Clarity is at the heart of effective copyright legislation. Creators and copyright holders need to know where they stand and what limitations are in place to benefit users' access to the works they create. The absence of clarity leads inevitably to having courts decide these matters. Costly time-consuming litigation benefits no one—not creators, not users, not others in the production chain—and should never be seen as preferable to clear and predictable legislative rules.

Technical amendments can protect rights holders' revenues and their ability to control how and where their work is disseminated, as well as protect users from unintentionally infringing on those rights. To that end, the DGC is one of 68 arts groups supporting the package of amendments submitted to this committee by the Canadian Conference of the Arts.

I'd like to turn to Mr. Southam for a few words.

5:10 p.m.

Tim Southam Chair, National Directors Division, Directors Guild of Canada

Thanks, Gerry.

If anyone is looking for House, it's House M.D. and it was last Monday. The series continues until its season—and, in fact, series—finale sometime in April. It is not a homegrown series, but we do have Flashpoint and Rookie Blue and, of course, Degrassi, which is the great pioneer in Canadian-made homegrown TV series that have completely won over the world in the last decade and a half.

Today we'd like to discuss an issue that is not covered by the CCA submission, yet is of huge importance to the DGC. This committee review creates the opportunity to provide clarity with respect to issues of authorship of audiovisual works. For most works in which copyright subsists under the act, the author is self-evident. For example, the writer of a novel, the sculptor of a sculpture, the painter of a painting, or the composer of a musical score is, in each case, clearly the author of that work.

We haven't the same clarity with audiovisual works. The rights of the works' creators are not acknowledged under the Copyright Act with the same clarity. It's time that this gap in the act was closed. The DGC believes the technical amendment very narrowly framed to define the authors of an audiovisual work as the work's credited director and writer will do just that.

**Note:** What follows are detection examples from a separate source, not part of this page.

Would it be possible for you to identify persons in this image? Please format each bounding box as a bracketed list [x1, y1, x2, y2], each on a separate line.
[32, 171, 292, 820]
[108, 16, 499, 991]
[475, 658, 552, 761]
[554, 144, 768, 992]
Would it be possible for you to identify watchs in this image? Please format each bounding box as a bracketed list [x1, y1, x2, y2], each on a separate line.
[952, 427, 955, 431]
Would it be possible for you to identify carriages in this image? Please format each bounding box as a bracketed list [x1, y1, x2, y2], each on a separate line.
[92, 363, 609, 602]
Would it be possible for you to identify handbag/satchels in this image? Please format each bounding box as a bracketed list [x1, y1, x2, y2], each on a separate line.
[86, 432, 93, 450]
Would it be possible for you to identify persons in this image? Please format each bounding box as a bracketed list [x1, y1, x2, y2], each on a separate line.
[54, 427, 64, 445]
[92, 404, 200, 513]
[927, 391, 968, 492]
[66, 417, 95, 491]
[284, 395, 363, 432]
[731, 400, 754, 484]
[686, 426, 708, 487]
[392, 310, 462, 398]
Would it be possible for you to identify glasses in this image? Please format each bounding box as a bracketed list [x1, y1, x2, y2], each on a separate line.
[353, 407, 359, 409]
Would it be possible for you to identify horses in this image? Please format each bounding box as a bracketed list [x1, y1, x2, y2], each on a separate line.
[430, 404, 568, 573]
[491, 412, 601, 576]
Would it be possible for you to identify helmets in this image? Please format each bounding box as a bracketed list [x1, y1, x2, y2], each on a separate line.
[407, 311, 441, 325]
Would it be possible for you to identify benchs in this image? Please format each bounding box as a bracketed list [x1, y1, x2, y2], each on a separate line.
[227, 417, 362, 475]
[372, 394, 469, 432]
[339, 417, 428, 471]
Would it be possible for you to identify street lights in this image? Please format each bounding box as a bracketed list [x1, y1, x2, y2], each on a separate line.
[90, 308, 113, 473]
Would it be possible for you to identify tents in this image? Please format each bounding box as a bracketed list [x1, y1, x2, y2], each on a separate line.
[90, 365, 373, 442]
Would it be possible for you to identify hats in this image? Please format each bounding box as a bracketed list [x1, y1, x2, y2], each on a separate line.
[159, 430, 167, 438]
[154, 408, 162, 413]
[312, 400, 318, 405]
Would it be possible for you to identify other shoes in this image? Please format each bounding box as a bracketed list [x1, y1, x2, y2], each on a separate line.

The director and screenwriter, of course, create the audiovisual work. The writer begins with a blank page, and characters, dialogue, and story elements emerge. The director imparts a three-dimensional vision to the work. Casting, selecting location, staging, editing, sound design, scoring, visual effects, colour correction—all aspects of committing the work to the screen—fall to the director.

Defining the authors of the audiovisual work is key to giving full effect to some of the amendments included in Bill C-11 regarding the recognition of moral rights and the use of digital rights management systems. It's important also to say that statutory recognition of authorship brings codification and clarity to the already existing rights of directors and writers as recognized in legal precedent and industry practice.